PAGE EXCERPT:
By Gavin T. Jensen
Part of law enforcement officer’s job is to defuse a situation before it gets out of hand.
Another part is keeping the spark from being lit in the first place.
That’s where a better understanding of mental illness can help – and where a new partnership between the Whiteside County Sheriff’s Office and the National Alliance on Mental Illness comes in.
The department is teaming up NAMI Sauk Area to take a multi-pronged approach to dealing with mental illness by spreading awareness, encouraging people to seek help, providing resources, and training deputies to better understand and deal with people suffering from mental health issues.
“We want to provide the best assistance to the mentally ill in the county, and this partnership can help do that,” Whiteside County Sheriff’s Chief Deputy John Booker said.
The assistance will come from planned initiatives such as the Family-to-Family program and family support groups – a strategy borrowed from Lee County, where law enforcement agencies and NAMI collaborated on similar efforts.

RAW DATA:

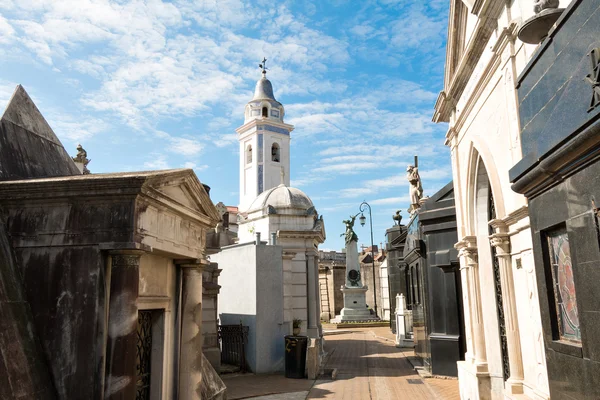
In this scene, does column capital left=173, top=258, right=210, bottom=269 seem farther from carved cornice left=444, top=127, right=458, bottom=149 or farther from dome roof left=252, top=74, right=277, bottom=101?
dome roof left=252, top=74, right=277, bottom=101

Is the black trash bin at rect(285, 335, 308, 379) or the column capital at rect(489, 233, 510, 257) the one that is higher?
the column capital at rect(489, 233, 510, 257)

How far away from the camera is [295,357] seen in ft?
44.2

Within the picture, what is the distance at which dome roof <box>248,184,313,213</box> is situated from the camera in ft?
61.3

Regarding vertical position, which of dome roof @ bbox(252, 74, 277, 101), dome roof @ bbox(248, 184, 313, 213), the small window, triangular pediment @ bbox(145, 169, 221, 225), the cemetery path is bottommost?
the cemetery path

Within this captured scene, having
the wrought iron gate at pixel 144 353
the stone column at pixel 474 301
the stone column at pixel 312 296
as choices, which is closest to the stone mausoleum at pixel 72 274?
the wrought iron gate at pixel 144 353

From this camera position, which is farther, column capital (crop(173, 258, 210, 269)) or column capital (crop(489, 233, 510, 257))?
column capital (crop(173, 258, 210, 269))

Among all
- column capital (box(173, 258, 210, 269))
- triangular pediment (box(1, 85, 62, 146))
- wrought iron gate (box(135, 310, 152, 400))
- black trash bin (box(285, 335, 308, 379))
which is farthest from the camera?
black trash bin (box(285, 335, 308, 379))

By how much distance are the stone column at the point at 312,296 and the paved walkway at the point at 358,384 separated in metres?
1.28

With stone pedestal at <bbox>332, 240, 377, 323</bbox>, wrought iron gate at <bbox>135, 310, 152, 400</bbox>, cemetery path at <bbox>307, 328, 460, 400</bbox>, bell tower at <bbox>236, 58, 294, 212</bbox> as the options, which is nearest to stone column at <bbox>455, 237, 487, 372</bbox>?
cemetery path at <bbox>307, 328, 460, 400</bbox>

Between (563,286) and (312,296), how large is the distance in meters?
13.6

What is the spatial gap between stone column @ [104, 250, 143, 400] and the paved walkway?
6.12 meters

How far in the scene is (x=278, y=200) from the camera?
1891 cm

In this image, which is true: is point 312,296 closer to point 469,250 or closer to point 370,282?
point 469,250

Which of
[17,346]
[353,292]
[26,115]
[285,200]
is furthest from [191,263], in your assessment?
[353,292]
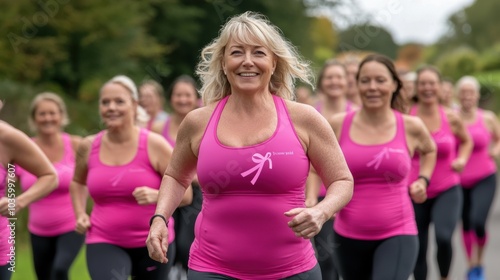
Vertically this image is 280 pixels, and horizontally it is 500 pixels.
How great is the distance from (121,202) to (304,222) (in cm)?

USING THE INFORMATION:
(1) Copy everything in the article on the sheriff's office partnership with NAMI, from "The department is" down to "mental health issues.".
(2) Give what follows in the article on the Whiteside County Sheriff's Office partnership with NAMI, picking up after its final sentence.

RESULTS OF THE TASKS:
(1)
The department is teaming up NAMI Sauk Area to take a multi-pronged approach to dealing with mental illness by spreading awareness, encouraging people to seek help, providing resources, and training deputies to better understand and deal with people suffering from mental health issues.

(2)
The programs are designed to educate family members and caregivers of people living with mental illness, and provide information on coping mechanisms and medication.
“We were so excited when Whiteside reached out to us for help,” NAMI President Tracy Brooks said.
Taking another page from Lee County’s playbook, the sheriff’s office plans to create a Whiteside County Crisis Intervention Team, to identify and help people in the early stages of mental illness. In Lee County the police department, sheriff’s office, Sinnissippi Centers, KSB and NAMI formed a similar team.